## Required work
Every entry must be transcribed exactly as written.

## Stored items
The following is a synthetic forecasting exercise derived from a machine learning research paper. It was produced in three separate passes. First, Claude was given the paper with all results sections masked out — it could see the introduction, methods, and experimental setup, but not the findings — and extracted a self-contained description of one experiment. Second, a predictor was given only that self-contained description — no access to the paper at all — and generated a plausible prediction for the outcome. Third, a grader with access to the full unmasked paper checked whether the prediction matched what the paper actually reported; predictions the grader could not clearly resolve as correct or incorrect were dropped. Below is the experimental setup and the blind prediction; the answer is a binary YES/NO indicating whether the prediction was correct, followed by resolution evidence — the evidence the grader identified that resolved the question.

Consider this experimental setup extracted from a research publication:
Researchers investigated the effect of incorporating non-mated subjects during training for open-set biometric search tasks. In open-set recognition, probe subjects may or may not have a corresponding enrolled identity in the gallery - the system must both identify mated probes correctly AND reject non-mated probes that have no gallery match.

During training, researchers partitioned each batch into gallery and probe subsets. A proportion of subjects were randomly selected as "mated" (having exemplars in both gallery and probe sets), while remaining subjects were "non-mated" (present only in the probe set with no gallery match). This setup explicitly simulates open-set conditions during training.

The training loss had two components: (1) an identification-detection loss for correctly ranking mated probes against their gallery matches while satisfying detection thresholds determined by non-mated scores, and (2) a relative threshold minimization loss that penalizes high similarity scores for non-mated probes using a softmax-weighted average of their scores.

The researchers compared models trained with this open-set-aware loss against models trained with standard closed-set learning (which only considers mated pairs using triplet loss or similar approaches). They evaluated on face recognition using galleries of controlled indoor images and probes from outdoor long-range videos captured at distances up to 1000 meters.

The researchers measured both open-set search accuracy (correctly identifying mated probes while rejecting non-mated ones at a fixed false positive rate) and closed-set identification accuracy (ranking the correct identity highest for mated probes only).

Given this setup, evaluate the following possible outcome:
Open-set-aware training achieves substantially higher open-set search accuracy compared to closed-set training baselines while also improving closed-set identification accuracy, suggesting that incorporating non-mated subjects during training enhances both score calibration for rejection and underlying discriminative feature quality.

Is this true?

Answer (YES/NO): NO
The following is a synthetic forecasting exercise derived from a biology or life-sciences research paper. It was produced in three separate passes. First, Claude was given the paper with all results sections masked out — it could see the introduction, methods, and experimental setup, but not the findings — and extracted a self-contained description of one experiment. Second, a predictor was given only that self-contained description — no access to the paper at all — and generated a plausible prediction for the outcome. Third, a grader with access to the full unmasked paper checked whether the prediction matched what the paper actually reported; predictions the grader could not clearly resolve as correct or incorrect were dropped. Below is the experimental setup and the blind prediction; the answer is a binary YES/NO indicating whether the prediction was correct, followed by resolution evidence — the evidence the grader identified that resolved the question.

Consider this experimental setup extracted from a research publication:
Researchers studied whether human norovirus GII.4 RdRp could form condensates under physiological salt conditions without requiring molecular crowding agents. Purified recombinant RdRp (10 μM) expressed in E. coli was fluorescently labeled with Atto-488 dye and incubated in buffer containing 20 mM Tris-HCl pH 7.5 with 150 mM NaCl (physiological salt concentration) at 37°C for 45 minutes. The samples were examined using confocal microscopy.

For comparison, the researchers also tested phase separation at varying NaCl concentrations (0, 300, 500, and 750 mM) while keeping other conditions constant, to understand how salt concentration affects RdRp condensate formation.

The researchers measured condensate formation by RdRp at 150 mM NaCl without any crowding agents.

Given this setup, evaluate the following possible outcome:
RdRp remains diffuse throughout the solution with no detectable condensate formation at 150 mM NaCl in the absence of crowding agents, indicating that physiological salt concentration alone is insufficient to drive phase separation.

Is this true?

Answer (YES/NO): NO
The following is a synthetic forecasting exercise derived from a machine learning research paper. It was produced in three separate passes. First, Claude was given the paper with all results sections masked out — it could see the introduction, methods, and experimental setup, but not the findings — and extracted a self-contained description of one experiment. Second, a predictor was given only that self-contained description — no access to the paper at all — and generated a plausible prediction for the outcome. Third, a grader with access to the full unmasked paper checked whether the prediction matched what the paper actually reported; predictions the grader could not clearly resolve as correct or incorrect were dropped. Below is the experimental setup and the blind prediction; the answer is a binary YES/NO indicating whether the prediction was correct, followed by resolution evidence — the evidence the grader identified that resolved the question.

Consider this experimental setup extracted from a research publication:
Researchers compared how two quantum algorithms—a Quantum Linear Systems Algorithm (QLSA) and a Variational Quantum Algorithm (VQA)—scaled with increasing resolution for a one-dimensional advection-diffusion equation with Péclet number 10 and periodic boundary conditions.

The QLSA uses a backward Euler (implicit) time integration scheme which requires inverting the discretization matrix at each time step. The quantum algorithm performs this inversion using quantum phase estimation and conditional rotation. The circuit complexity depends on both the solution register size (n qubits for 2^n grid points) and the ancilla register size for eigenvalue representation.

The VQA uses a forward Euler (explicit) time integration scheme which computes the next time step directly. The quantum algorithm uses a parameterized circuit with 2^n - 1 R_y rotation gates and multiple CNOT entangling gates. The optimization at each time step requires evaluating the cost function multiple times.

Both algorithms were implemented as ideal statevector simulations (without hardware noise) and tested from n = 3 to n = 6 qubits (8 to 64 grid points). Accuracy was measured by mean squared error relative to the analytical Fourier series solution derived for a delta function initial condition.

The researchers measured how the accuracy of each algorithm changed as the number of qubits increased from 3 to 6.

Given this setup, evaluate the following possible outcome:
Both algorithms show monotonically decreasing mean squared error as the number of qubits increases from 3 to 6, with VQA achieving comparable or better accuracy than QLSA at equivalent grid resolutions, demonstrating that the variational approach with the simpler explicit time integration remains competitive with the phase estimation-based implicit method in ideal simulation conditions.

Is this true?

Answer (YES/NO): NO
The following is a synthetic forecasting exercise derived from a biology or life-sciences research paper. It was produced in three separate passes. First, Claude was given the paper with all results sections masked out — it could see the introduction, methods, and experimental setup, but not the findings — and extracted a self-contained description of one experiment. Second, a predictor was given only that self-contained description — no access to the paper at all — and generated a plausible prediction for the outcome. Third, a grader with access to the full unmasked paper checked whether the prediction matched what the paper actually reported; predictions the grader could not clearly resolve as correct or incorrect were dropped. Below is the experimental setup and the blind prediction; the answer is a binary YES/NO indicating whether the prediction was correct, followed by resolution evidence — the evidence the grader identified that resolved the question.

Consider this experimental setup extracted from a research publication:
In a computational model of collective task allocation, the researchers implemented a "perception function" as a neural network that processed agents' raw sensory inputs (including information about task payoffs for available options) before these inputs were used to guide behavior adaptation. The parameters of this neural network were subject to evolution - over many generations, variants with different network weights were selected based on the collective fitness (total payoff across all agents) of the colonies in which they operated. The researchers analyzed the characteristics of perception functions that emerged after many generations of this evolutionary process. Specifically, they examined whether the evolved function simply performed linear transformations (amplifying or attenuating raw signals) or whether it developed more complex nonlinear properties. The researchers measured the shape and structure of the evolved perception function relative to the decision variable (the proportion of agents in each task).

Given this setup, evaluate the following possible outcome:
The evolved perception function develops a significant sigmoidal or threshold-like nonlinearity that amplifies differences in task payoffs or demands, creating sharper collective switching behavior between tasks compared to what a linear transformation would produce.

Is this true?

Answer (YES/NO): NO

## Solution to this exercise
The following is a synthetic forecasting exercise derived from a machine learning research paper. It was produced in three separate passes. First, Claude was given the paper with all results sections masked out — it could see the introduction, methods, and experimental setup, but not the findings — and extracted a self-contained description of one experiment. Second, a predictor was given only that self-contained description — no access to the paper at all — and generated a plausible prediction for the outcome. Third, a grader with access to the full unmasked paper checked whether the prediction matched what the paper actually reported; predictions the grader could not clearly resolve as correct or incorrect were dropped. Below is the experimental setup and the blind prediction; the answer is a binary YES/NO indicating whether the prediction was correct, followed by resolution evidence — the evidence the grader identified that resolved the question.

Consider this experimental setup extracted from a research publication:
Researchers investigated the effect of incorporating non-mated subjects during training for open-set biometric search tasks. In open-set recognition, probe subjects may or may not have a corresponding enrolled identity in the gallery - the system must both identify mated probes correctly AND reject non-mated probes that have no gallery match.

During training, researchers partitioned each batch into gallery and probe subsets. A proportion of subjects were randomly selected as "mated" (having exemplars in both gallery and probe sets), while remaining subjects were "non-mated" (present only in the probe set with no gallery match). This setup explicitly simulates open-set conditions during training.

The training loss had two components: (1) an identification-detection loss for correctly ranking mated probes against their gallery matches while satisfying detection thresholds determined by non-mated scores, and (2) a relative threshold minimization loss that penalizes high similarity scores for non-mated probes using a softmax-weighted average of their scores.

The researchers compared models trained with this open-set-aware loss against models trained with standard closed-set learning (which only considers mated pairs using triplet loss or similar approaches). They evaluated on face recognition using galleries of controlled indoor images and probes from outdoor long-range videos captured at distances up to 1000 meters.

The researchers measured both open-set search accuracy (correctly identifying mated probes while rejecting non-mated ones at a fixed false positive rate) and closed-set identification accuracy (ranking the correct identity highest for mated probes only).

Given this setup, evaluate the following possible outcome:
Open-set-aware training achieves substantially higher open-set search accuracy compared to closed-set training baselines while also improving closed-set identification accuracy, suggesting that incorporating non-mated subjects during training enhances both score calibration for rejection and underlying discriminative feature quality.

Is this true?

Answer (YES/NO): NO
The following is a synthetic forecasting exercise derived from a biology or life-sciences research paper. It was produced in three separate passes. First, Claude was given the paper with all results sections masked out — it could see the introduction, methods, and experimental setup, but not the findings — and extracted a self-contained description of one experiment. Second, a predictor was given only that self-contained description — no access to the paper at all — and generated a plausible prediction for the outcome. Third, a grader with access to the full unmasked paper checked whether the prediction matched what the paper actually reported; predictions the grader could not clearly resolve as correct or incorrect were dropped. Below is the experimental setup and the blind prediction; the answer is a binary YES/NO indicating whether the prediction was correct, followed by resolution evidence — the evidence the grader identified that resolved the question.

Consider this experimental setup extracted from a research publication:
Researchers studied whether human norovirus GII.4 RdRp could form condensates under physiological salt conditions without requiring molecular crowding agents. Purified recombinant RdRp (10 μM) expressed in E. coli was fluorescently labeled with Atto-488 dye and incubated in buffer containing 20 mM Tris-HCl pH 7.5 with 150 mM NaCl (physiological salt concentration) at 37°C for 45 minutes. The samples were examined using confocal microscopy.

For comparison, the researchers also tested phase separation at varying NaCl concentrations (0, 300, 500, and 750 mM) while keeping other conditions constant, to understand how salt concentration affects RdRp condensate formation.

The researchers measured condensate formation by RdRp at 150 mM NaCl without any crowding agents.

Given this setup, evaluate the following possible outcome:
RdRp remains diffuse throughout the solution with no detectable condensate formation at 150 mM NaCl in the absence of crowding agents, indicating that physiological salt concentration alone is insufficient to drive phase separation.

Is this true?

Answer (YES/NO): NO
The following is a synthetic forecasting exercise derived from a machine learning research paper. It was produced in three separate passes. First, Claude was given the paper with all results sections masked out — it could see the introduction, methods, and experimental setup, but not the findings — and extracted a self-contained description of one experiment. Second, a predictor was given only that self-contained description — no access to the paper at all — and generated a plausible prediction for the outcome. Third, a grader with access to the full unmasked paper checked whether the prediction matched what the paper actually reported; predictions the grader could not clearly resolve as correct or incorrect were dropped. Below is the experimental setup and the blind prediction; the answer is a binary YES/NO indicating whether the prediction was correct, followed by resolution evidence — the evidence the grader identified that resolved the question.

Consider this experimental setup extracted from a research publication:
Researchers compared how two quantum algorithms—a Quantum Linear Systems Algorithm (QLSA) and a Variational Quantum Algorithm (VQA)—scaled with increasing resolution for a one-dimensional advection-diffusion equation with Péclet number 10 and periodic boundary conditions.

The QLSA uses a backward Euler (implicit) time integration scheme which requires inverting the discretization matrix at each time step. The quantum algorithm performs this inversion using quantum phase estimation and conditional rotation. The circuit complexity depends on both the solution register size (n qubits for 2^n grid points) and the ancilla register size for eigenvalue representation.

The VQA uses a forward Euler (explicit) time integration scheme which computes the next time step directly. The quantum algorithm uses a parameterized circuit with 2^n - 1 R_y rotation gates and multiple CNOT entangling gates. The optimization at each time step requires evaluating the cost function multiple times.

Both algorithms were implemented as ideal statevector simulations (without hardware noise) and tested from n = 3 to n = 6 qubits (8 to 64 grid points). Accuracy was measured by mean squared error relative to the analytical Fourier series solution derived for a delta function initial condition.

The researchers measured how the accuracy of each algorithm changed as the number of qubits increased from 3 to 6.

Given this setup, evaluate the following possible outcome:
Both algorithms show monotonically decreasing mean squared error as the number of qubits increases from 3 to 6, with VQA achieving comparable or better accuracy than QLSA at equivalent grid resolutions, demonstrating that the variational approach with the simpler explicit time integration remains competitive with the phase estimation-based implicit method in ideal simulation conditions.

Is this true?

Answer (YES/NO): NO
The following is a synthetic forecasting exercise derived from a biology or life-sciences research paper. It was produced in three separate passes. First, Claude was given the paper with all results sections masked out — it could see the introduction, methods, and experimental setup, but not the findings — and extracted a self-contained description of one experiment. Second, a predictor was given only that self-contained description — no access to the paper at all — and generated a plausible prediction for the outcome. Third, a grader with access to the full unmasked paper checked whether the prediction matched what the paper actually reported; predictions the grader could not clearly resolve as correct or incorrect were dropped. Below is the experimental setup and the blind prediction; the answer is a binary YES/NO indicating whether the prediction was correct, followed by resolution evidence — the evidence the grader identified that resolved the question.

Consider this experimental setup extracted from a research publication:
In a computational model of collective task allocation, the researchers implemented a "perception function" as a neural network that processed agents' raw sensory inputs (including information about task payoffs for available options) before these inputs were used to guide behavior adaptation. The parameters of this neural network were subject to evolution - over many generations, variants with different network weights were selected based on the collective fitness (total payoff across all agents) of the colonies in which they operated. The researchers analyzed the characteristics of perception functions that emerged after many generations of this evolutionary process. Specifically, they examined whether the evolved function simply performed linear transformations (amplifying or attenuating raw signals) or whether it developed more complex nonlinear properties. The researchers measured the shape and structure of the evolved perception function relative to the decision variable (the proportion of agents in each task).

Given this setup, evaluate the following possible outcome:
The evolved perception function develops a significant sigmoidal or threshold-like nonlinearity that amplifies differences in task payoffs or demands, creating sharper collective switching behavior between tasks compared to what a linear transformation would produce.

Is this true?

Answer (YES/NO): NO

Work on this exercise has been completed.